Rappelons le jugement de nombreuses associations spécialisées dans la solidarité avec les plus pauvres sur la politique du délégué interministériel qui oublie des pans entiers des plus pauvres en ne focalisant que sur le retour à l’activité qui n’est pas le bon angle d’attaque contrairement au revenu minimum unique de l’Observatoire des inégalités :

« Les associations considèrent tout d’abord qu’une part importante de la population la plus pauvre, celle qui vit des minima sociaux, notamment le RSA et l’ASS sans activité professionnelle régulière a plutôt vu ses conditions de vie se dégrader depuis 2017 avec la baisse des APL et la désindexation de plusieurs prestations de l’inflation (APL, allocations familiales…). Ces ménages qui subissent l’augmentation du coût de la vie (essence, électricité, logement dans les métropoles…) sont dans l’angle mort de la stratégie pauvreté. C’est le cas des 2 millions de ménages allocataires du RSA qui ne bénéficient ni des baisses d’impôts ni de la revalorisation de la prime d’activité. « Il y a bel et bien eu un rattrapage du RSA justifié par des années de gel » comme l’indique le délégué interministériel. Mais c’était sous le quinquennat Hollande ou les associations ont obtenu une revalorisation de 10 % du RSA en plus de l’inflation. Depuis 2017, aucun coup de pouce n’a été accordé à cette partie la plus pauvre de la population. Et que dire de l’impact à venir du durcissement des conditions d’indemnisation du chômage qui va mécaniquement faire basculer dans la pauvreté des centaines de milliers de chômeurs ? En défendant la revalorisation du RSA, les associations « reviendraient sur une lecture ancienne de la lutte contre la pauvreté qui a montré ses limites depuis des décennies » : les personnes qui survivent péniblement au quotidien avec 550 € par mois apprécieront cette nouvelle vision de la modernité.
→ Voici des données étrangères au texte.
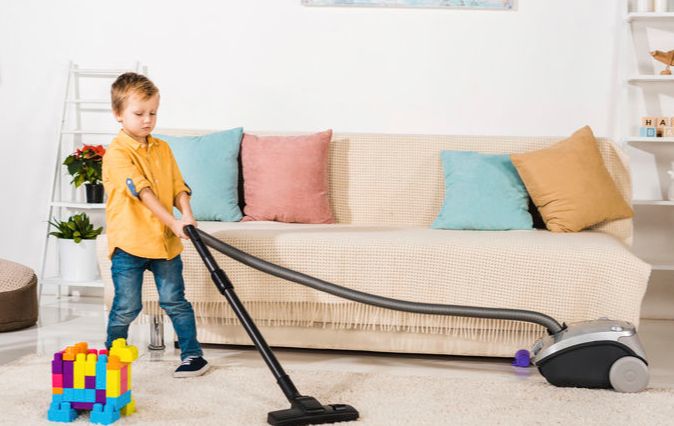 Young boy vacuuming living room.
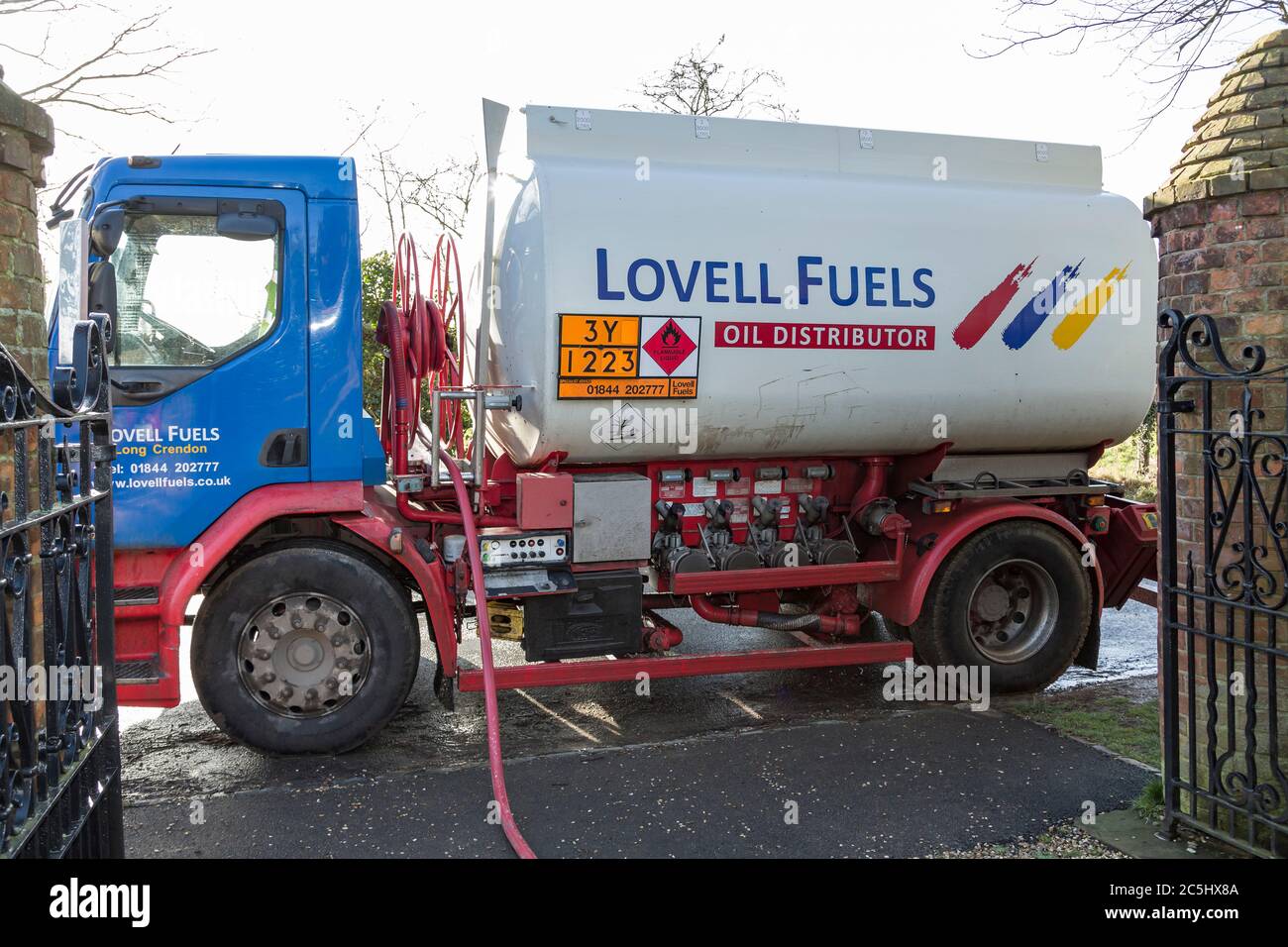 BUCKINGHAM, UK - February 15, 2018. Lovell Fuels oil tanker lorry delivering domestic heating oil (kerosene) to a rural house in UK Stock Photo
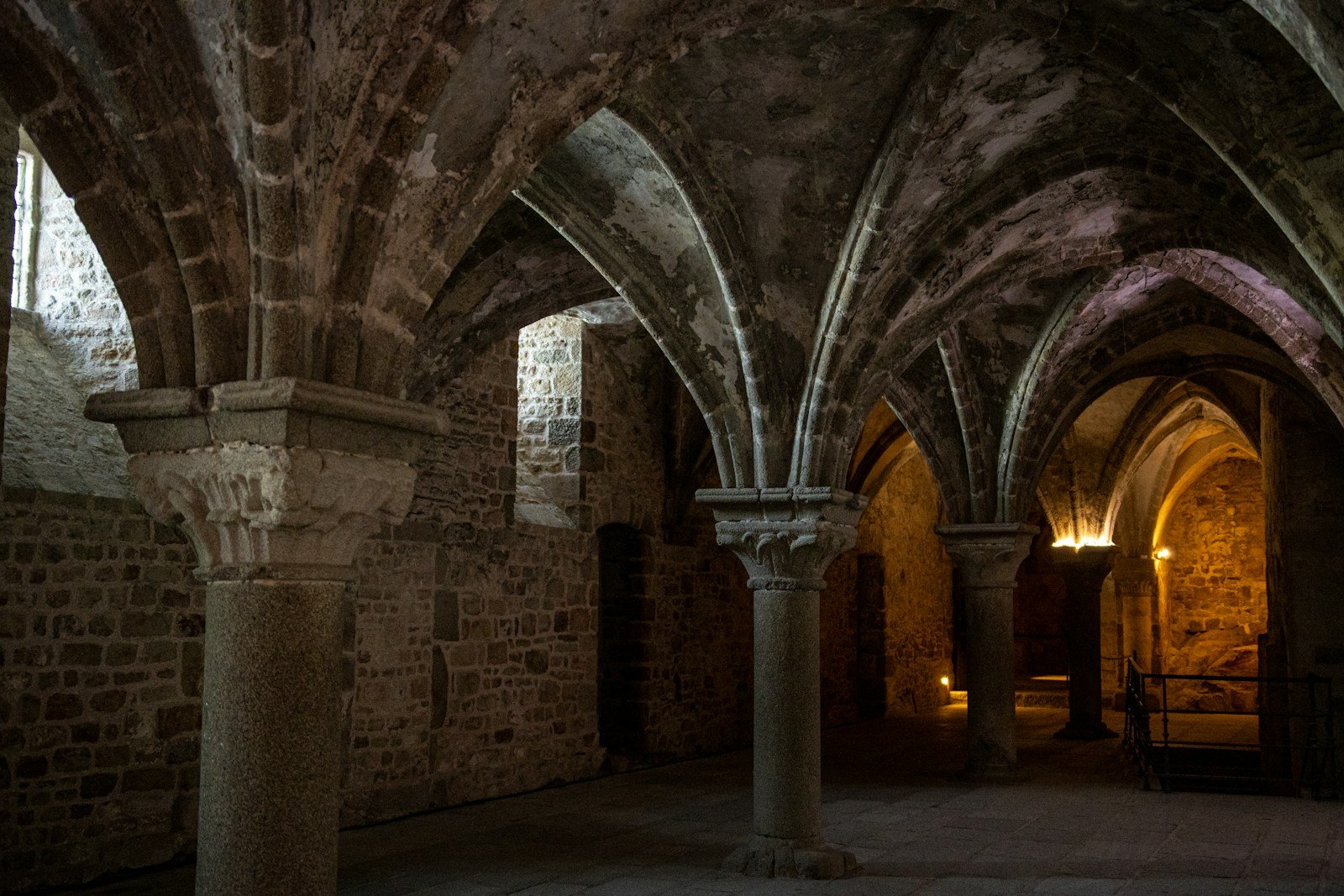 Bóvedas y arcos góticos de una cripta subterránea de piedra, similar a la cripta arqueológica del parvis de Notre-Dame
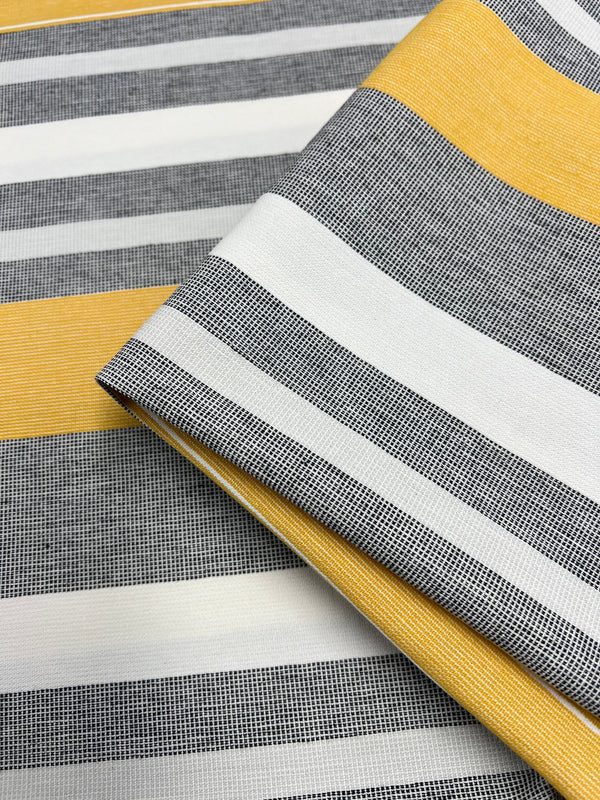 Striped fabric with a pattern that alternates between broad yellow, gray, and white horizontal stripes. The gray stripes have a fine mesh-like texture. Part of the Designer Cotton Range, this sustainable deadstock material is neatly folded on a larger piece of the same design. Introducing Designer Cotton - Monaco - 145cm by Super Cheap Fabrics.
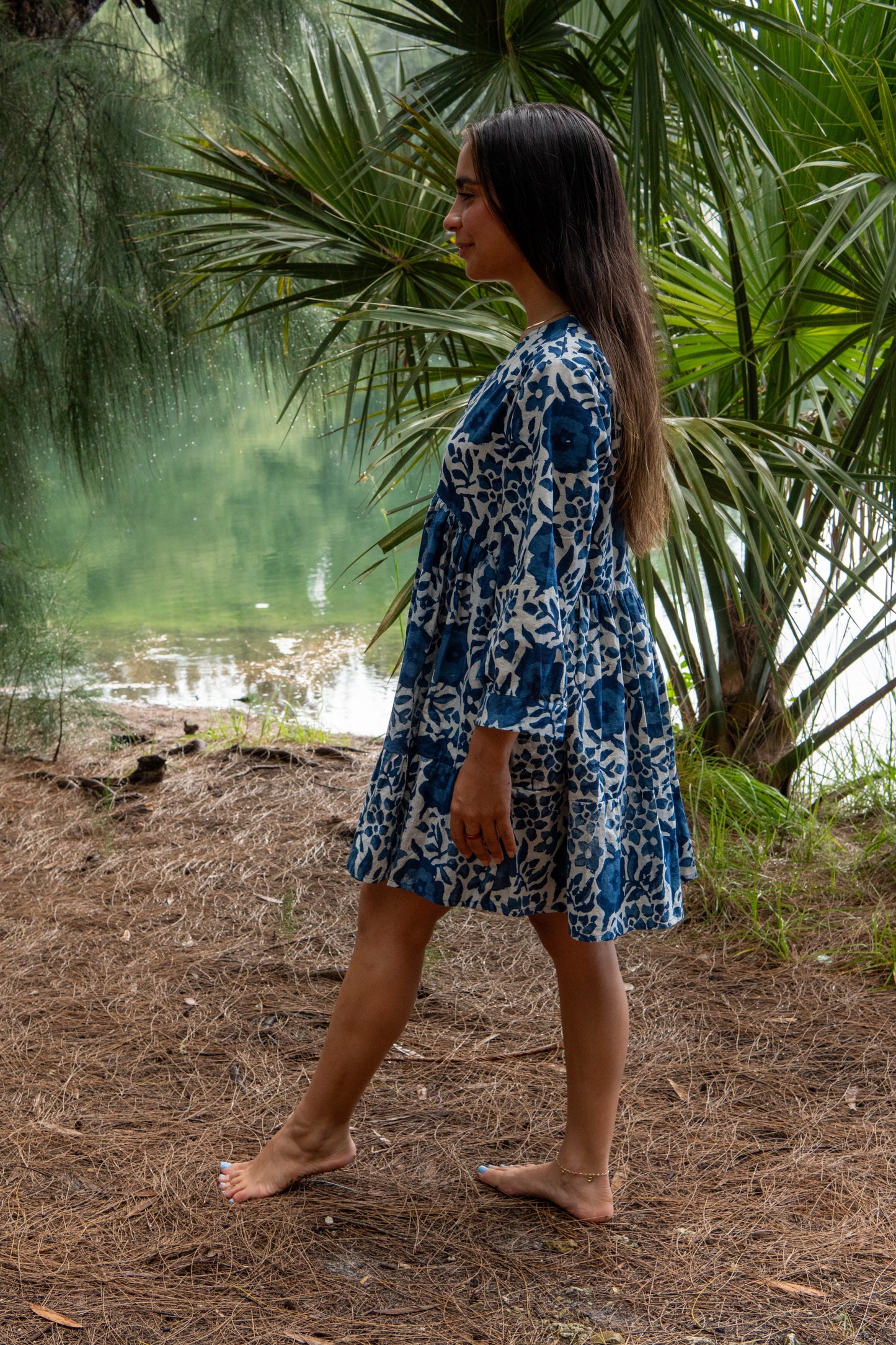 Woman in a blue floral dress walking in a natural setting with greenery and water.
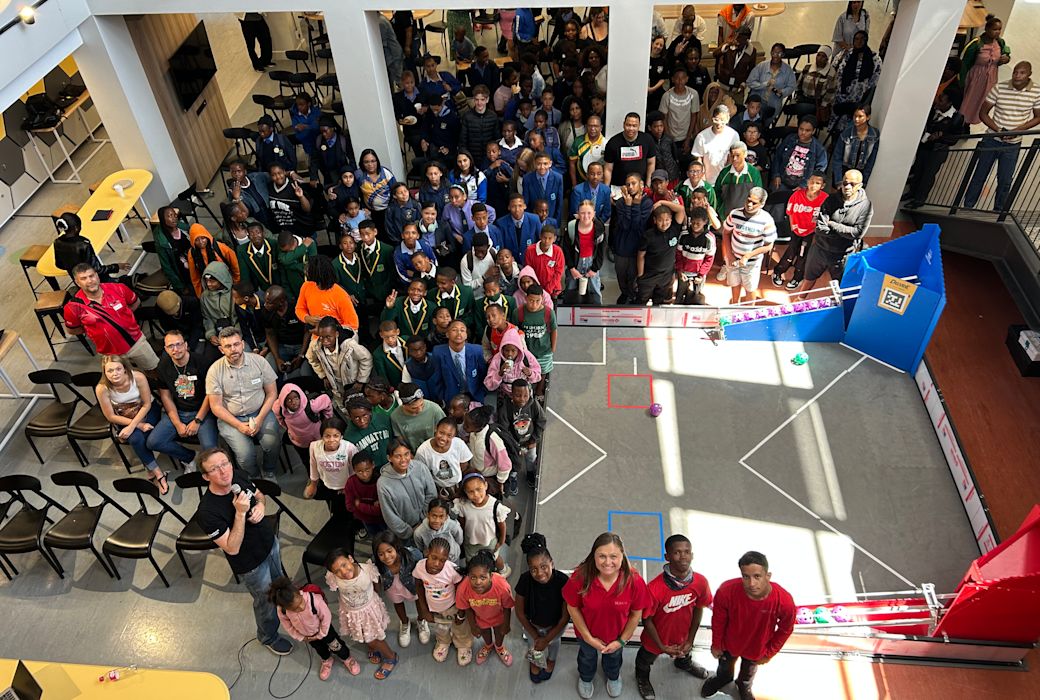 A crowd of young creators and mentors look up at the camera.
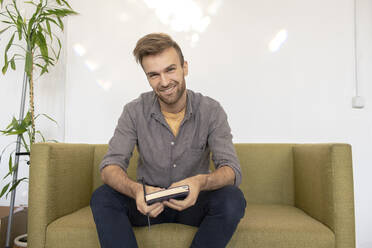 Portrait of smiling man sitting on couch with a book - VPIF01806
Les personnes et les familles à la rue ne sont pas non plus dans la cible prioritaire de la stratégie pauvreté.  Contrairement à ce qui est indiqué, le plan d’économie de 57 millions d’€ sur les Centres d’Hébergement et de Réinsertion Sociale (CHRS) n’est pas annulé par la stratégie pauvreté. Les CHRS ont subi en 2018 une première coupe très dure de 20 millions d’€ qui n’a jamais été compensée, obligeant certaines structures à licencier du personnel et à réduire l’accompagnement social et les prestations alimentaires proposés aux personnes sans domicile fixe. En 2019, une nouvelle coupe budgétaire de 12 millions d’€ qui s’ajoute à l’effort demandé en 2018 est imposée au CHRS, compensée cette fois par une enveloppe de 10 millions issue de la stratégie. C’est pourquoi les associations demandent un moratoire immédiat sur ce plan d’économie et un plan de création de places au moment où le nombre de personnes sans-abri, en particulier des familles avec enfants, augmentent de manière inquiétante dans les grandes villes.

Enfin les personnes migrantes, demandeurs d’asile ou exilées, qui constituent pourtant une frange importante des personnes à très faibles ressources et qui subissent des conditions de vie très précaires sont exclues depuis 2018 du périmètre de la stratégie pauvreté. Comme si ces personnes et ces familles – qui comptent parmi les plus pauvres – ne relevaient plus des politiques sociales et de la solidarité nationale mais de mesures d’ordre public. Si on s’inquiète, à juste titre, de la menace d’une restriction de l’Aide Médicale d’Etat pour la santé publique et l’accès aux soins des plus précaires, ce sujet pourtant majeur est jugé « hors du champ direct de la stratégie pauvreté ».